I have a DataFrame
of user ratings (from 1 to 5) relative to movies. In order to get the DataFrame
where the first column is movie id and the rest columns are the ratings for that movie by each user, I do the following:
val ratingsPerMovieDF = imdbRatingsDF
.groupBy("imdbId")
.pivot("userId")
.max("rating")
Now, here I get a DataFrame
where most of the values are null
due to the fact that most users have rated only few movies.
I'm interested in calculating similarities between those movies (item-based collaborative filtering).
I was trying to assemble a RowMatrix
(for further similarities calculations using mllib) using the rating columns values. However, I don't know how to deal with null
values.
The following code where I try to get a Vector for each row:
val assembler = new VectorAssembler()
.setInputCols(movieRatingsDF.columns.drop("imdbId"))
.setOutputCol("ratings")
val ratingsDF = assembler.transform(movieRatingsDF).select("imdbId", "ratings")
Gives me an error:
Caused by: org.apache.spark.SparkException: Values to assemble cannot be null.
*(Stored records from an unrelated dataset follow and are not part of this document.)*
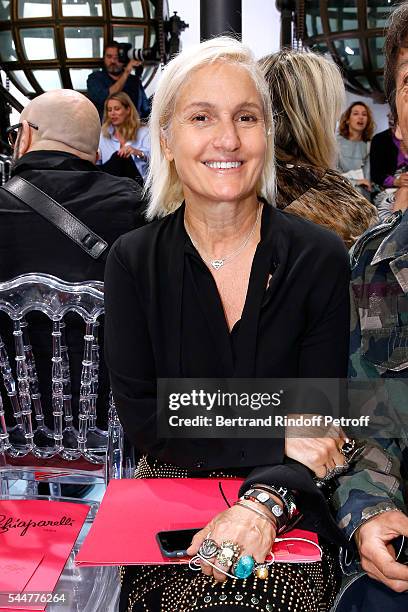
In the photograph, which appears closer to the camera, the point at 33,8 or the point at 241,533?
the point at 241,533

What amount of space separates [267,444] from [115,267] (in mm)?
431

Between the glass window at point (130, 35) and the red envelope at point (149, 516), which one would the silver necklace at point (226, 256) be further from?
the glass window at point (130, 35)

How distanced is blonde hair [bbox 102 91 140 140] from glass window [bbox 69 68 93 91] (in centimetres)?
16

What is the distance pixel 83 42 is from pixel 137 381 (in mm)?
2639

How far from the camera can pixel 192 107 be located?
4.67 feet

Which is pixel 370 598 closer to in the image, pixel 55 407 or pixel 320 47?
pixel 55 407

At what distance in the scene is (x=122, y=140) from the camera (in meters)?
3.88

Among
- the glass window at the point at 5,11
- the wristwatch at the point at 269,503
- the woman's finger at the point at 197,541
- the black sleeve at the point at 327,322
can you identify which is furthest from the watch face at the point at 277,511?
the glass window at the point at 5,11

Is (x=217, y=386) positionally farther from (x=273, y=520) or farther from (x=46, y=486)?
(x=46, y=486)

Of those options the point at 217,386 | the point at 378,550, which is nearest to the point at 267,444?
the point at 217,386

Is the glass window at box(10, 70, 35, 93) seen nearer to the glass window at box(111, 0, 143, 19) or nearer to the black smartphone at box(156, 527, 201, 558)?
the glass window at box(111, 0, 143, 19)

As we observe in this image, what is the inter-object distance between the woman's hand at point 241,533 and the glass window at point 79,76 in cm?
293

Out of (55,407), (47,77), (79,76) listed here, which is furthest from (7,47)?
(55,407)

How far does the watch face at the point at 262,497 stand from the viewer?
1.18 m
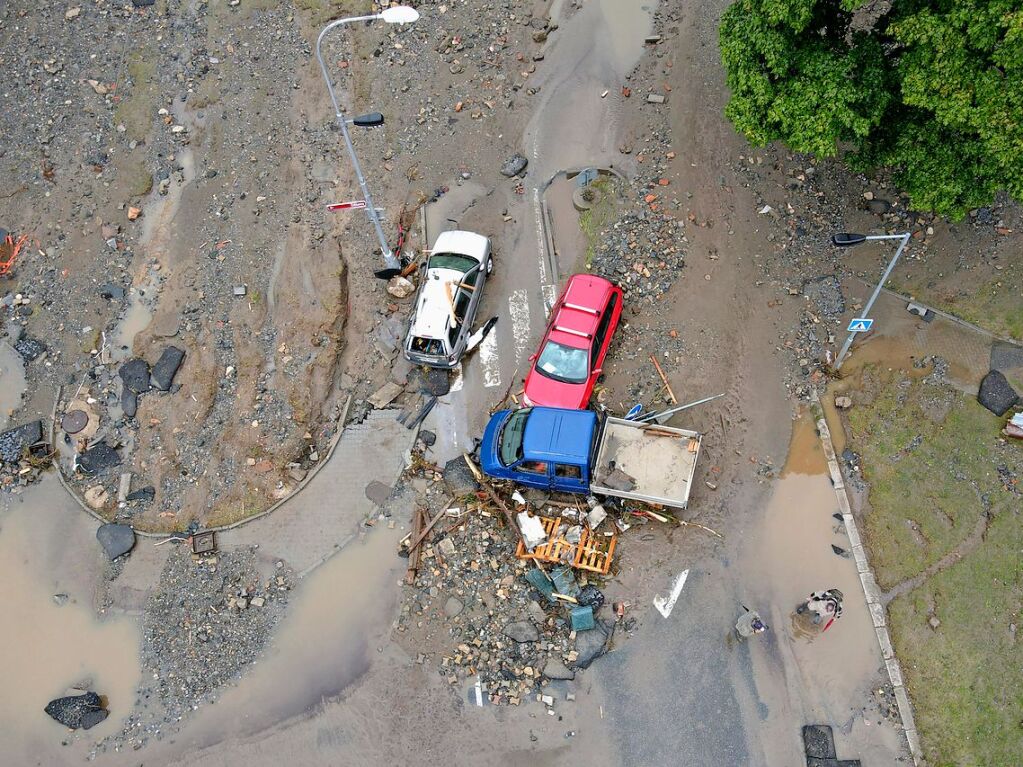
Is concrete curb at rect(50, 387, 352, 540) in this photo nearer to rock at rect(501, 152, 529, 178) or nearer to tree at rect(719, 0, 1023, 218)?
rock at rect(501, 152, 529, 178)

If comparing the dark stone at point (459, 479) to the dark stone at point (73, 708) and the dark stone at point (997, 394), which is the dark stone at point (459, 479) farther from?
the dark stone at point (997, 394)

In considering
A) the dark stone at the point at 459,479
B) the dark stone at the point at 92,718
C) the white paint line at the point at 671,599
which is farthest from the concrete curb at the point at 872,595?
the dark stone at the point at 92,718

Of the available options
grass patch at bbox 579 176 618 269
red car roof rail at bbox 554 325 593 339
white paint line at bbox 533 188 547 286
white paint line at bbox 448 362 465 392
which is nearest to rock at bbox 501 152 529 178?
white paint line at bbox 533 188 547 286

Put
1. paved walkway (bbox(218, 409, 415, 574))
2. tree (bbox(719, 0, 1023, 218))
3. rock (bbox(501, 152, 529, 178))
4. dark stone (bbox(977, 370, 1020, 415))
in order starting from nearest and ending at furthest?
tree (bbox(719, 0, 1023, 218))
dark stone (bbox(977, 370, 1020, 415))
paved walkway (bbox(218, 409, 415, 574))
rock (bbox(501, 152, 529, 178))

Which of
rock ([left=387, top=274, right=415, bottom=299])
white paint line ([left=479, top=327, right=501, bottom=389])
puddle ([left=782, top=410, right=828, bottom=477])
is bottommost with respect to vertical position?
puddle ([left=782, top=410, right=828, bottom=477])

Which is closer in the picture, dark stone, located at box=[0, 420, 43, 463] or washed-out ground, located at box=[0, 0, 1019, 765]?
washed-out ground, located at box=[0, 0, 1019, 765]

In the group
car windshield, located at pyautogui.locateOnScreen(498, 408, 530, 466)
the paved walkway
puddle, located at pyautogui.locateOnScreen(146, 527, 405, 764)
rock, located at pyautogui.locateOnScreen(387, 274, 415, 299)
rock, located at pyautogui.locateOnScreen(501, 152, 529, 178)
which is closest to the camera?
puddle, located at pyautogui.locateOnScreen(146, 527, 405, 764)
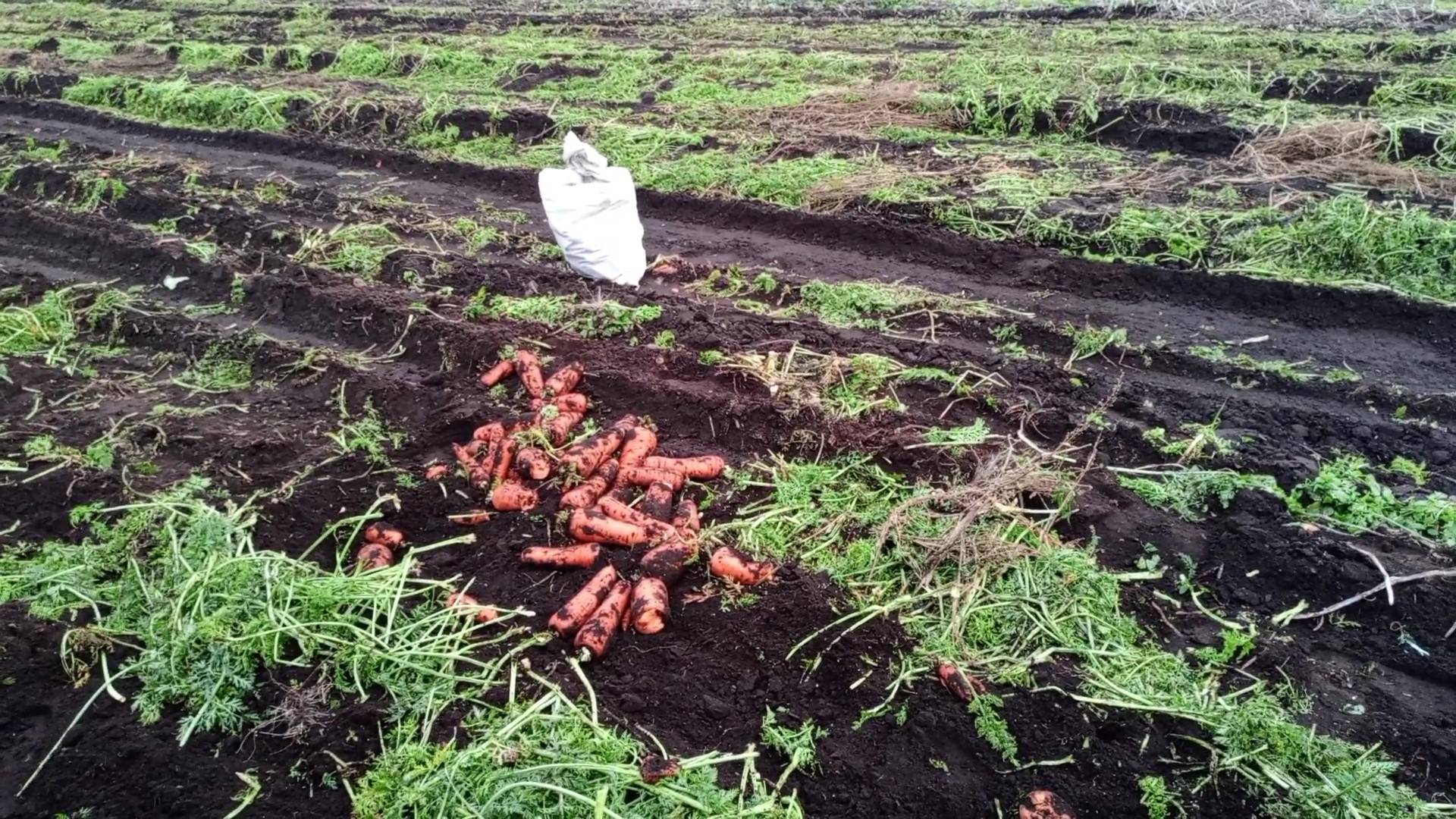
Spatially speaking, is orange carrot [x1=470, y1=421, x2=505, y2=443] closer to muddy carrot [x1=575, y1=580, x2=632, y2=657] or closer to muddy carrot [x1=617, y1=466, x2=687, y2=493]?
muddy carrot [x1=617, y1=466, x2=687, y2=493]

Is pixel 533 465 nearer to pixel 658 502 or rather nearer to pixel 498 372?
pixel 658 502

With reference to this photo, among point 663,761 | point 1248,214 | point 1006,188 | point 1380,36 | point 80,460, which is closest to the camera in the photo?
point 663,761

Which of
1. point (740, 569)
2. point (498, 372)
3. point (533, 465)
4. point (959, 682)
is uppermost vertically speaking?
point (498, 372)

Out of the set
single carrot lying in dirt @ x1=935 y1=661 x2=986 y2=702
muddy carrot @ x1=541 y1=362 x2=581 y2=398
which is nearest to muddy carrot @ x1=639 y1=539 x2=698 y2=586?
single carrot lying in dirt @ x1=935 y1=661 x2=986 y2=702

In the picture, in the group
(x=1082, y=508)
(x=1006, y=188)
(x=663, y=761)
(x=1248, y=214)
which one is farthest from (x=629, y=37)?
(x=663, y=761)

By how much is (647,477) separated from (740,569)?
757 millimetres

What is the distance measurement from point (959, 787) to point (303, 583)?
2.55 metres

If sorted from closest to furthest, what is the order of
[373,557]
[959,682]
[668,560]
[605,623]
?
1. [959,682]
2. [605,623]
3. [668,560]
4. [373,557]

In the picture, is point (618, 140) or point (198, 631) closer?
point (198, 631)

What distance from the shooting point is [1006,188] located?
6.89 meters

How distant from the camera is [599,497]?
394 cm

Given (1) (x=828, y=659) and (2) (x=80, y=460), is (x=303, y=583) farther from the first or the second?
(1) (x=828, y=659)

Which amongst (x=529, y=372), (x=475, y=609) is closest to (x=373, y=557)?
(x=475, y=609)

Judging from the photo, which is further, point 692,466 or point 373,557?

I could substitute them with 0s using .na.fill(0)
but that would produce incorrect correlation results since almost all Vectors would become very similar.
Can anyone suggest what to do in this case? The end goal here is to calculate correlations between rows. I was thinking of using SparseVectors
somehow (to ignore null
values but I don't know how.
I'm new to Spark and Scala so some of this might make little sense. I'm trying to understand things better.